Wait, they are not the same? No, they are not, but it really is not that simple. They are somewhat “parts of each other”, which makes it easy for people to misuse the terms. Over the years our understanding have shifted from just referring to these terms in the context of street drugs, to thinking more about its use in medical and recreational settings. There has also been some confusion indicated in class discussions, which is something I will try and tackle in this post to provide a clear explanation.

What is Cannabis?

The word itself is used as an umbrella-term to describe all products that have been derived from the Cannabis Sativa plant.

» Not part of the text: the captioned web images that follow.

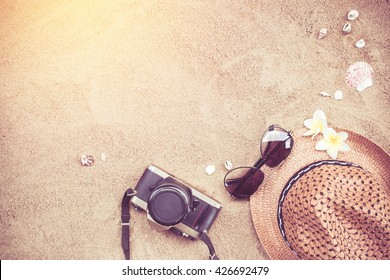 Summer concept with accessories on sand beach.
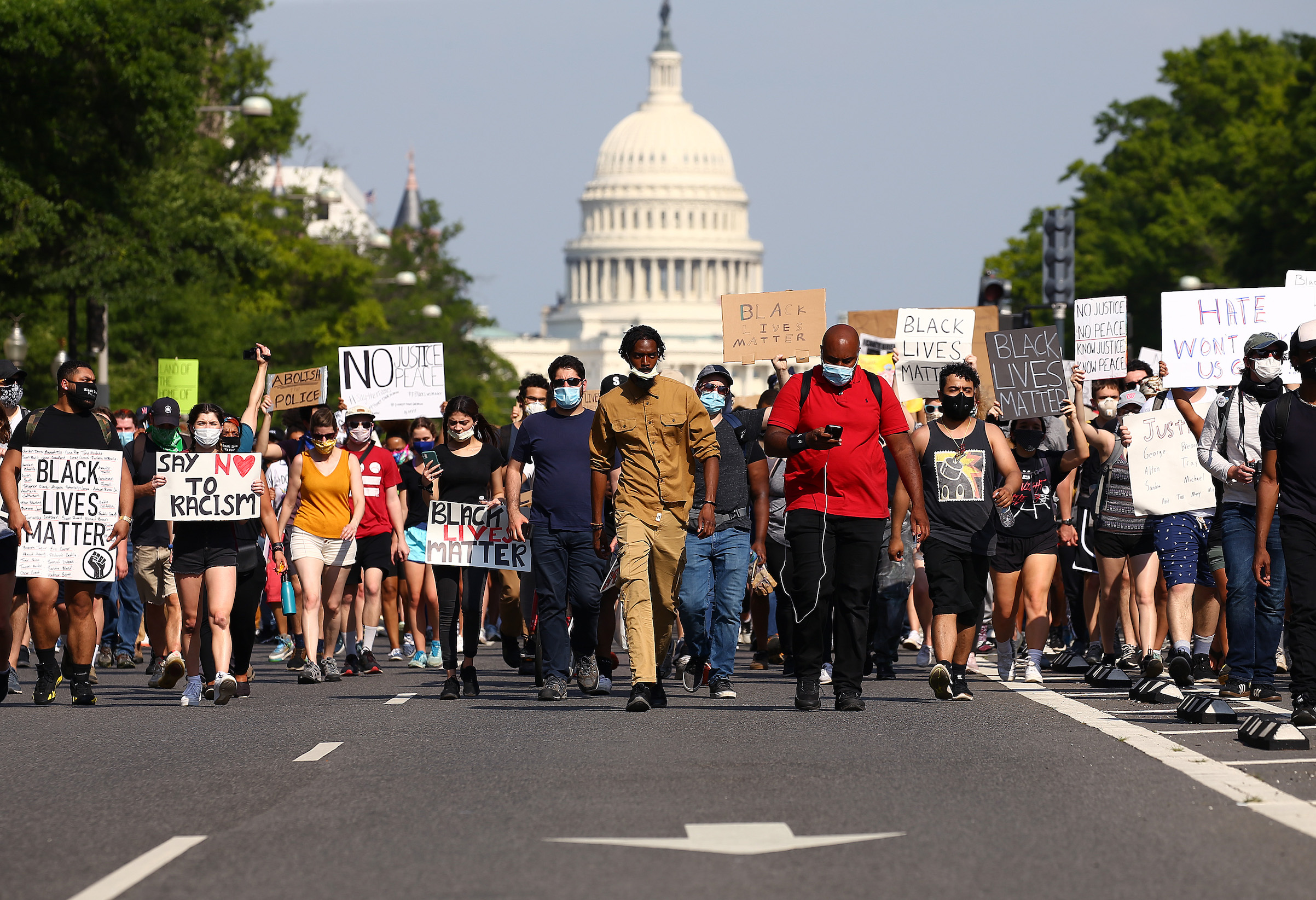Demonstrators march down Pennsylvania Avenue near the Trump International Hotel during a protest against police brutality and the death of George Floyd, on June 3, 2020 in Washington, D.C.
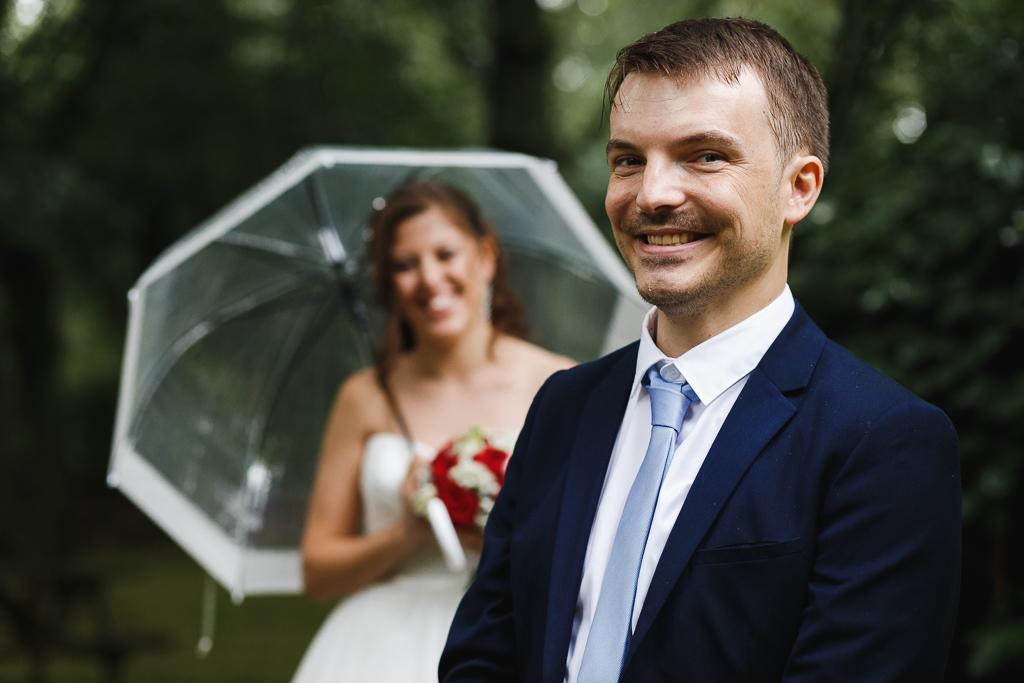 séance couple mariage Marcq en Barœul portrait du jeune marié avec mariée sous parapluie transparent en arrière-plan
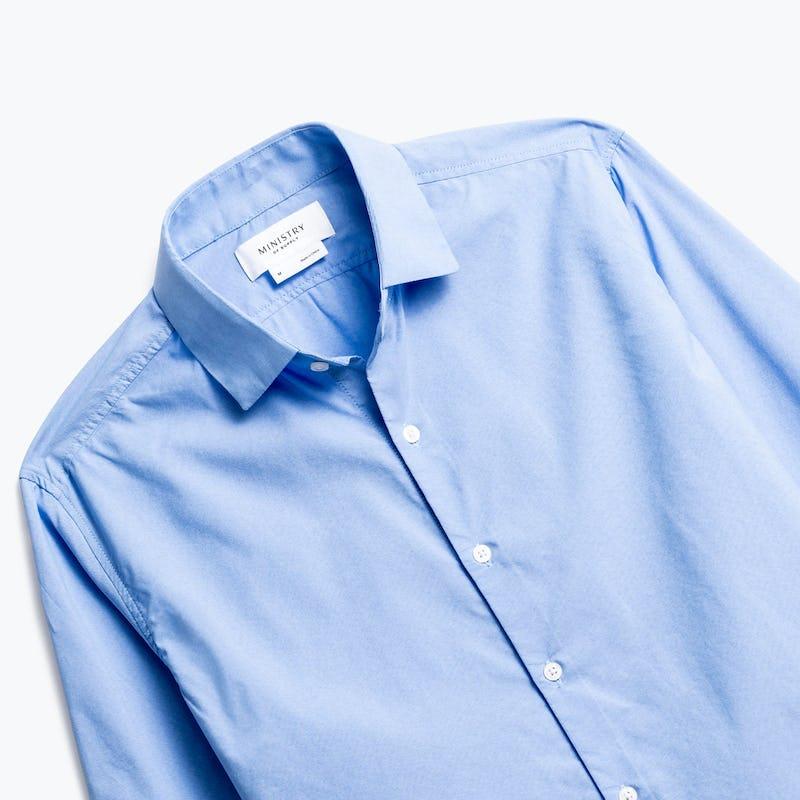close up of men's solid blue nylon aero dress shirt shot of front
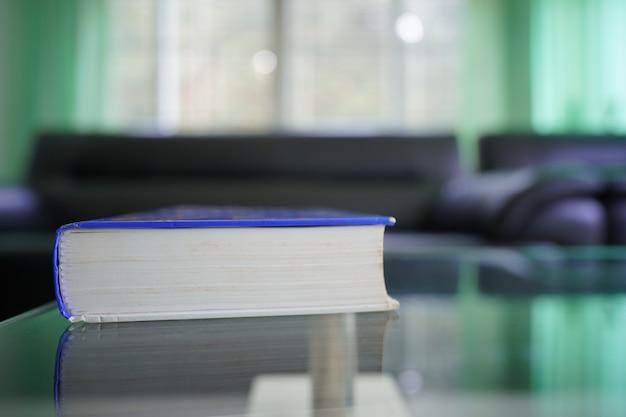 Weitwinkel-nahaufnahme des buches mit unscharfem wohnzimmerhintergrund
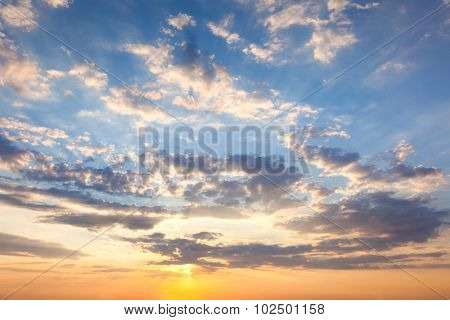 Amazing Sundown Sky with Beautiful Clouds and Sunbeams, natural background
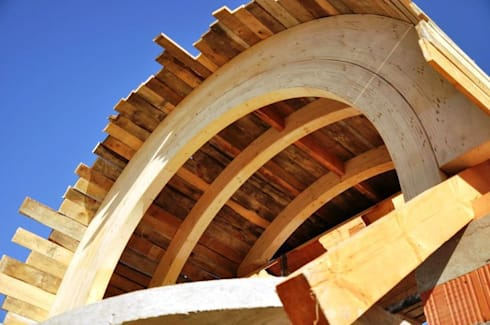 Glulam arches used in construction:  Garden by EcoCurves - Bespoke Glulam Timber Arches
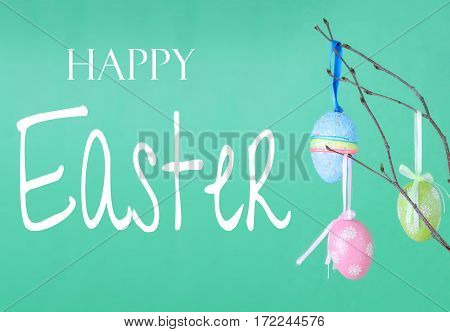 An Easter Tree of sparkly colorful eggs hanging from small tree branches in a tall vase. More eggs around the base in green Easter grass. Wood table with green background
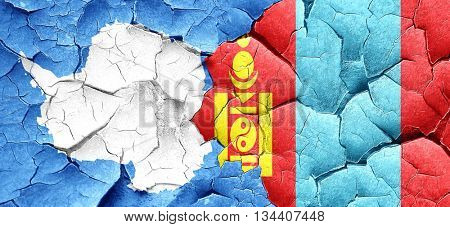 antarctica flag with Mongolia flag on a grunge cracked wall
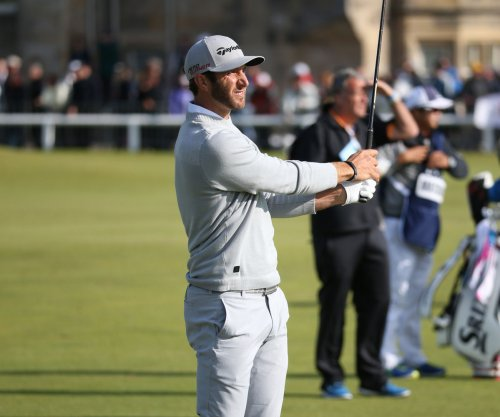 Dustin Johnson maintains lead at rain-delayed Open Championship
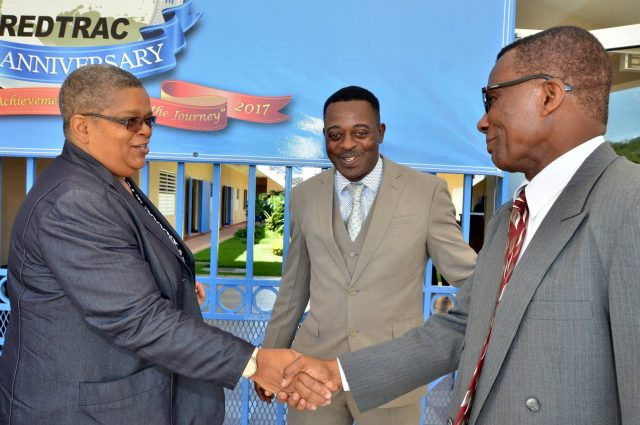 Permanent Secretary in the Ministry of Justice, Carol Palmer (left), greets Director/Principal of the Caribbean Regional Drug Law Enforcement Training Centre (REDTRAC), Major George Benson (right), during Friday's (June 30) graduation ceremony and luncheon for local and regional law enforcement officials who participated in a two-week Trafficking in Persons course at REDTRAC in Twickenham Park, St. Catherine. Looking on is Deputy Superintendent of Police, Carl Berry.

The products have a wide variety of uses, as they contain a range of chemical substances from the total of over 500 that make up the plant.

Take a look when compared to another cannabis plant, Cannabis Indica!

What is Marijuana?

Marijuana directly refers to cannabis products (again, from the plant) that contain high amounts of THC. THC, or tetrahydrocannabinol, is the psychoactive “ingredient” of the product itself. It usually presents as dried, shredded leaves and flowers. It is a schedule I drug in the United states.

What is a Cannabinoid?

Cannabinoids are found in cannabis (the plant), and make up a specific group of substances. These include, but are not limited to the above-mentioned THC, and the well-known CBD, or cannabidiol. Cannabinoids are hugely important and hot topic these days, both for their potential in treatment and the controversy they cause.

Medicinal uses of each:

The NIH states that the cannabis plant and marijuana have NOT received approval from the FDA at all, hence why it is still categorized as a schedule I drug. What we call “medical marijuana”, that is approved for medical use, is really just a few medications that contain individual cannabinoids. Two different kinds of medications that we all refer to when using the term “medical marijuana” are Epidiolex and Marinol/Syndros. Epidiolex is used in seizure disorders, and contains purified CBD. Marinol and Syndros are used treat symptoms of cancer, chemotherapy, and HIV/AIDS. These two medications both contain purified dronabinol, which is a form of synthetic THC. Furthermore, according to recent studies, such as this one from 2019, cannabinoids are not only capable treating the symptoms of cancer and chemotherapy, but they may even have antitumor effects. This would mean that substances derived from the cannabis plant could be used to directly treat cancer itself.

Neuroscience of Cannabinoids

When we talk about chemicals in the brain, we usually pair them with certain receptors that they bind to in order to function and pass on the message they bring. Receptors associated with cannabinoids are called CB1 and CB2 receptors, both of which are found in our bodies. Endocannabinoids function to reduce the amount of cAMP, and they do this by inhibiting adenylyl cyclase, and important participant in many signaling pathways. It is important to note, that these receptors are found on the presynaptic neuron in our brains.